__What you are asked to do__. Every entry, exactly as given, must be retyped.

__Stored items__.

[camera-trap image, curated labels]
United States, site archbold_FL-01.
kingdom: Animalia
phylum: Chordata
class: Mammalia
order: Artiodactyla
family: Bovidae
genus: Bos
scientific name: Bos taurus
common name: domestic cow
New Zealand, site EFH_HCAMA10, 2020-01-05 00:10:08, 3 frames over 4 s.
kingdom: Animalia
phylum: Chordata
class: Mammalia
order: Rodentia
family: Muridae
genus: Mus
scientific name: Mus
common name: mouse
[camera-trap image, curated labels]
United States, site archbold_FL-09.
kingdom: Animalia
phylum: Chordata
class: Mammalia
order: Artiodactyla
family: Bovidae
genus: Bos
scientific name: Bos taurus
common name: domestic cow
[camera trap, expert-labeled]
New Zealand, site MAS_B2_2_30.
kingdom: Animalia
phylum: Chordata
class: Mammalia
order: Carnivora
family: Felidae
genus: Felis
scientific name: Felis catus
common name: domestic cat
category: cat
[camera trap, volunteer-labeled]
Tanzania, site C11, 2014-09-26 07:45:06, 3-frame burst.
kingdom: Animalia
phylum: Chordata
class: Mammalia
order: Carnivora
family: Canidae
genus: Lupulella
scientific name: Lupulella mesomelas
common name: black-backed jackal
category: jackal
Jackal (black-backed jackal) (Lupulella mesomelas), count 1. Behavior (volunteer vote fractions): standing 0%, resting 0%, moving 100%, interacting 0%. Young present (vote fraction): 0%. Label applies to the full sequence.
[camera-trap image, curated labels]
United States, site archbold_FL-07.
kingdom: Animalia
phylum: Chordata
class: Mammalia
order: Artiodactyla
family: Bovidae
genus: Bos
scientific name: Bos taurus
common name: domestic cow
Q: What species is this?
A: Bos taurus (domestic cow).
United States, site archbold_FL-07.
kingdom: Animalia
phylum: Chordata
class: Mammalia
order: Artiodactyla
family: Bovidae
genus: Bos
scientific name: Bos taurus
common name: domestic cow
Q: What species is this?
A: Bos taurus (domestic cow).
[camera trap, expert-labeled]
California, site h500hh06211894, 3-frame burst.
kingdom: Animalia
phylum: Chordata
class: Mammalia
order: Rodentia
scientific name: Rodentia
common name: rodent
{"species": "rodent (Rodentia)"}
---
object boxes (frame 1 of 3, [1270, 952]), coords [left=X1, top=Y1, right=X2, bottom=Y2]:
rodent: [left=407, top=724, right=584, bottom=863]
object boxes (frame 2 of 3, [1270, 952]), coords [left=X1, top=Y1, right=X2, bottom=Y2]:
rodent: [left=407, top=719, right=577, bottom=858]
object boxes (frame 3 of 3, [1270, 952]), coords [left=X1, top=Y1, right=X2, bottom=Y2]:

__Task answer__.
[camera-trap image, curated labels]
United States, site archbold_FL-01.
kingdom: Animalia
phylum: Chordata
class: Mammalia
order: Artiodactyla
family: Bovidae
genus: Bos
scientific name: Bos taurus
common name: domestic cow
New Zealand, site EFH_HCAMA10, 2020-01-05 00:10:08, 3 frames over 4 s.
kingdom: Animalia
phylum: Chordata
class: Mammalia
order: Rodentia
family: Muridae
genus: Mus
scientific name: Mus
common name: mouse
[camera-trap image, curated labels]
United States, site archbold_FL-09.
kingdom: Animalia
phylum: Chordata
class: Mammalia
order: Artiodactyla
family: Bovidae
genus: Bos
scientific name: Bos taurus
common name: domestic cow
[camera trap, expert-labeled]
New Zealand, site MAS_B2_2_30.
kingdom: Animalia
phylum: Chordata
class: Mammalia
order: Carnivora
family: Felidae
genus: Felis
scientific name: Felis catus
common name: domestic cat
category: cat
[camera trap, volunteer-labeled]
Tanzania, site C11, 2014-09-26 07:45:06, 3-frame burst.
kingdom: Animalia
phylum: Chordata
class: Mammalia
order: Carnivora
family: Canidae
genus: Lupulella
scientific name: Lupulella mesomelas
common name: black-backed jackal
category: jackal
Jackal (black-backed jackal) (Lupulella mesomelas), count 1. Behavior (volunteer vote fractions): standing 0%, resting 0%, moving 100%, interacting 0%. Young present (vote fraction): 0%. Label applies to the full sequence.
[camera-trap image, curated labels]
United States, site archbold_FL-07.
kingdom: Animalia
phylum: Chordata
class: Mammalia
order: Artiodactyla
family: Bovidae
genus: Bos
scientific name: Bos taurus
common name: domestic cow
Q: What species is this?
A: Bos taurus (domestic cow).
United States, site archbold_FL-07.
kingdom: Animalia
phylum: Chordata
class: Mammalia
order: Artiodactyla
family: Bovidae
genus: Bos
scientific name: Bos taurus
common name: domestic cow
Q: What species is this?
A: Bos taurus (domestic cow).
[camera trap, expert-labeled]
California, site h500hh06211894, 3-frame burst.
kingdom: Animalia
phylum: Chordata
class: Mammalia
order: Rodentia
scientific name: Rodentia
common name: rodent
{"species": "rodent (Rodentia)"}
---
object boxes (frame 1 of 3, [1270, 952]), coords [left=X1, top=Y1, right=X2, bottom=Y2]:
rodent: [left=407, top=724, right=584, bottom=863]
object boxes (frame 2 of 3, [1270, 952]), coords [left=X1, top=Y1, right=X2, bottom=Y2]:
rodent: [left=407, top=719, right=577, bottom=858]
object boxes (frame 3 of 3, [1270, 952]), coords [left=X1, top=Y1, right=X2, bottom=Y2]:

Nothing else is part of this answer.